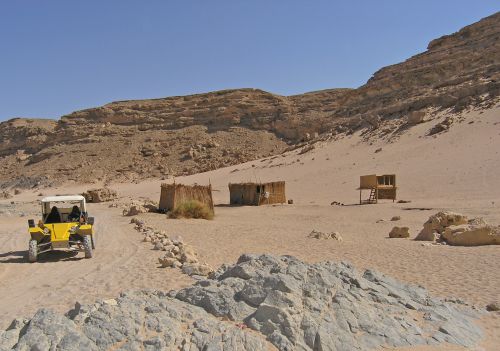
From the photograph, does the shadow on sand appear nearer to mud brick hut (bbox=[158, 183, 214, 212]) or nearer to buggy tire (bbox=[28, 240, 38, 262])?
buggy tire (bbox=[28, 240, 38, 262])

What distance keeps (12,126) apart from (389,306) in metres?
78.7

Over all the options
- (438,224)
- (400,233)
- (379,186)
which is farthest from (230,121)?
(438,224)

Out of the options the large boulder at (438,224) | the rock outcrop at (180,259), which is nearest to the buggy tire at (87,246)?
the rock outcrop at (180,259)

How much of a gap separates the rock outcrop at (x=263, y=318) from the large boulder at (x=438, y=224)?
7.87 metres

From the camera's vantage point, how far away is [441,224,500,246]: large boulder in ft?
41.4

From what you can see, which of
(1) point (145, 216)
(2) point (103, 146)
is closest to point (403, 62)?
(2) point (103, 146)

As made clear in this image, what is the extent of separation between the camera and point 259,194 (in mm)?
27953

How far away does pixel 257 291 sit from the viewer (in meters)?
5.54

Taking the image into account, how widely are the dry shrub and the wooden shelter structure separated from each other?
28.8ft

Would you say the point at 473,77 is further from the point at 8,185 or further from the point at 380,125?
the point at 8,185

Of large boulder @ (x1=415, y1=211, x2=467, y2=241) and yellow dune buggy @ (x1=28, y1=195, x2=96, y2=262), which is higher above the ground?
yellow dune buggy @ (x1=28, y1=195, x2=96, y2=262)

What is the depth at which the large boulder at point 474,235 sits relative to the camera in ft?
41.4

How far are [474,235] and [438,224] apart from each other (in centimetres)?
177

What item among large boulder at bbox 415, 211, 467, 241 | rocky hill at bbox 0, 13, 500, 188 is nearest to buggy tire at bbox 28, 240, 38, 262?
large boulder at bbox 415, 211, 467, 241
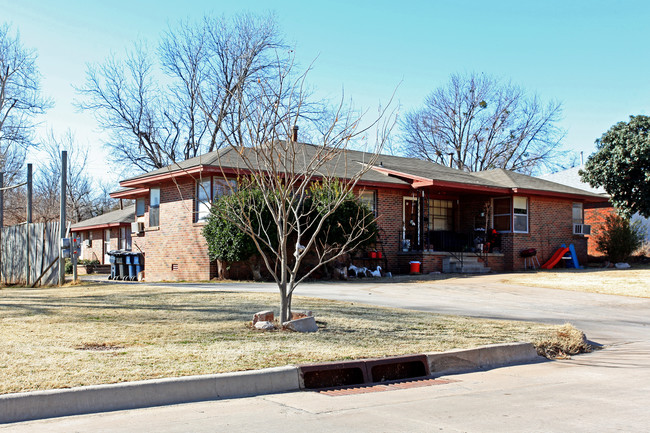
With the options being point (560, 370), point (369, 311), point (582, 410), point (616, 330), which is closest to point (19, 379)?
point (582, 410)

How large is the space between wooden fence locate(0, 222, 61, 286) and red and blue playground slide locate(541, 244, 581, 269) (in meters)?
19.3

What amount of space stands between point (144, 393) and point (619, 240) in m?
26.6

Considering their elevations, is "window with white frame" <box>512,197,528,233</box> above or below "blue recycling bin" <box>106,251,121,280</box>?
above

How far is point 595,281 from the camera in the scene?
1958cm

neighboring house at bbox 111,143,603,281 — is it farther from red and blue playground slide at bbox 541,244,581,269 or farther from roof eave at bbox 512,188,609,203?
red and blue playground slide at bbox 541,244,581,269

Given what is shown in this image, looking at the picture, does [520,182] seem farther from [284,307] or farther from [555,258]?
[284,307]

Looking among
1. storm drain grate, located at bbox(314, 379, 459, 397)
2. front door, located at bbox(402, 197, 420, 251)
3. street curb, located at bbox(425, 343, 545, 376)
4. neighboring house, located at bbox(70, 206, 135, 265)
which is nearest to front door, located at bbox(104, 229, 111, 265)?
neighboring house, located at bbox(70, 206, 135, 265)

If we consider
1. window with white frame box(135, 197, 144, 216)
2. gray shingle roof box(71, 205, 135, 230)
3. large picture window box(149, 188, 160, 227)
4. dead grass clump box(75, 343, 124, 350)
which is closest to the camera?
dead grass clump box(75, 343, 124, 350)

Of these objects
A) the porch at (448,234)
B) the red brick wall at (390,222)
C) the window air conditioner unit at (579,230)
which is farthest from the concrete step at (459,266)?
the window air conditioner unit at (579,230)

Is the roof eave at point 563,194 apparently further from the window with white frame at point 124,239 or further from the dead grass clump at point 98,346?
the window with white frame at point 124,239

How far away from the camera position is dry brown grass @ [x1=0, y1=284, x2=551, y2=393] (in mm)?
6359

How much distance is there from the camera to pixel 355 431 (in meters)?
4.89

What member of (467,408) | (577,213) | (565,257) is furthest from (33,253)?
(577,213)

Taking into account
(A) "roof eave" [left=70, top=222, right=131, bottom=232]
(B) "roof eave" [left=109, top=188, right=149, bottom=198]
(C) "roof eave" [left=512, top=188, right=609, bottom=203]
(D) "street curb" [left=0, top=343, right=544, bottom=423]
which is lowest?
(D) "street curb" [left=0, top=343, right=544, bottom=423]
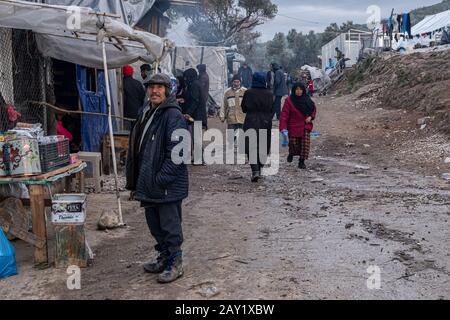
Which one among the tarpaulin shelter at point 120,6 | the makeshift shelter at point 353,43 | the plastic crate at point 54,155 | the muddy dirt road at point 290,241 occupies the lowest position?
the muddy dirt road at point 290,241

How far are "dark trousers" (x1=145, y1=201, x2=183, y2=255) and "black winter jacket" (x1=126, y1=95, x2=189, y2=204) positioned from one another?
10cm

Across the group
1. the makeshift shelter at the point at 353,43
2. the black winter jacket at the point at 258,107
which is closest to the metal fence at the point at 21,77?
the black winter jacket at the point at 258,107

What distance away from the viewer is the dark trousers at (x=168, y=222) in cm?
423

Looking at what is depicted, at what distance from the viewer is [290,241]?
5.38m

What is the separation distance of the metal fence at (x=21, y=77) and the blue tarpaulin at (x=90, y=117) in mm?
770

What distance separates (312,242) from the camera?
17.4 ft

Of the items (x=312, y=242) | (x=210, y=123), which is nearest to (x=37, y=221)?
(x=312, y=242)

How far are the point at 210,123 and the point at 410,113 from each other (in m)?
6.70

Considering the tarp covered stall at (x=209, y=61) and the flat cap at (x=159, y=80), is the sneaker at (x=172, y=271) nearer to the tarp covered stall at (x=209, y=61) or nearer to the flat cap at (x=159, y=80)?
the flat cap at (x=159, y=80)

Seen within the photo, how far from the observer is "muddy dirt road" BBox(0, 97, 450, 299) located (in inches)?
163

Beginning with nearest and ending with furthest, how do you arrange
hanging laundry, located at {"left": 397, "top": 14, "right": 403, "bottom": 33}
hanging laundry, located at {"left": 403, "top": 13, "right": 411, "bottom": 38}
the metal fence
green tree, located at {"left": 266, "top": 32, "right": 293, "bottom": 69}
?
the metal fence, hanging laundry, located at {"left": 403, "top": 13, "right": 411, "bottom": 38}, hanging laundry, located at {"left": 397, "top": 14, "right": 403, "bottom": 33}, green tree, located at {"left": 266, "top": 32, "right": 293, "bottom": 69}

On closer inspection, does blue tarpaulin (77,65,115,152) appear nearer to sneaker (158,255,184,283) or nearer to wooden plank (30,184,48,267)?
wooden plank (30,184,48,267)

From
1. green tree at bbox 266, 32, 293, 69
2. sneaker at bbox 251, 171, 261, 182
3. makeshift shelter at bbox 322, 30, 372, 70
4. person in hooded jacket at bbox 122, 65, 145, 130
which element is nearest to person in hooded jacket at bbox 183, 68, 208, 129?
person in hooded jacket at bbox 122, 65, 145, 130
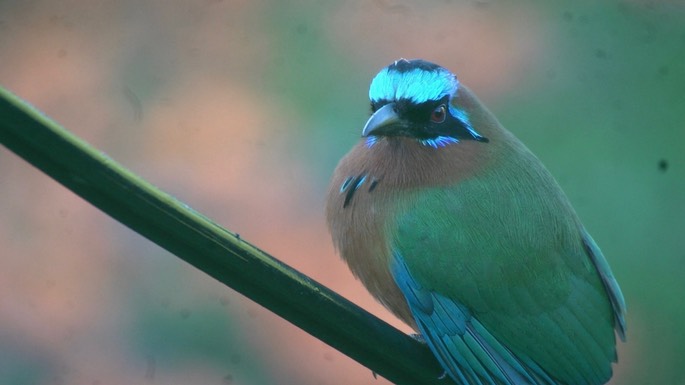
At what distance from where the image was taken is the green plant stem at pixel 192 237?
1570 millimetres

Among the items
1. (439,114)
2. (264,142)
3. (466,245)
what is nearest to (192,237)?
(466,245)

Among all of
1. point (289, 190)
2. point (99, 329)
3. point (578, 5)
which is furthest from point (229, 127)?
point (578, 5)

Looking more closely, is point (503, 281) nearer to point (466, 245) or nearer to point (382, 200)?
point (466, 245)

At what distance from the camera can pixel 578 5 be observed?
5594 mm

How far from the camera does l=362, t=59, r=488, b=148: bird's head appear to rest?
269cm

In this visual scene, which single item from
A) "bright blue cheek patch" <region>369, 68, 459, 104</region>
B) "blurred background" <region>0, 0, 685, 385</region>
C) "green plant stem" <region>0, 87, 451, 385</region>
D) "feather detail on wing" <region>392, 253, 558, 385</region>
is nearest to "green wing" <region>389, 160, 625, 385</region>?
"feather detail on wing" <region>392, 253, 558, 385</region>

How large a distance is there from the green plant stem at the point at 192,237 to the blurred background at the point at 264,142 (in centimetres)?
266

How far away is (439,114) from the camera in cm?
281

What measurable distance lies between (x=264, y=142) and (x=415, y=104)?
254cm

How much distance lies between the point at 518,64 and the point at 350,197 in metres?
2.87

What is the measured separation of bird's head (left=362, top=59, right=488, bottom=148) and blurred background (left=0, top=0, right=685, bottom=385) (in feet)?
5.79

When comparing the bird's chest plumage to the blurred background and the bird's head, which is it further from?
the blurred background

━━━━

> _REQUIREMENT_: Repeat the data above word for word, starting at the very beginning and ending with the line that contains "7.87 metres", including both ends, and leave the pictures out of your answer.

> _ANSWER FOR THIS EXERCISE_:
From the photograph, does the shadow on sand appear nearer to mud brick hut (bbox=[158, 183, 214, 212]) or nearer to buggy tire (bbox=[28, 240, 38, 262])?
buggy tire (bbox=[28, 240, 38, 262])

What distance keeps (12,126) apart from (389,306) in metres?
78.7

Over all the options
- (438,224)
- (400,233)
- (379,186)
which is farthest from (230,121)?
(438,224)

Out of the options the large boulder at (438,224) | the rock outcrop at (180,259), which is nearest to the buggy tire at (87,246)?
the rock outcrop at (180,259)

How much of a gap separates the rock outcrop at (x=263, y=318) from the large boulder at (x=438, y=224)?
7.87 metres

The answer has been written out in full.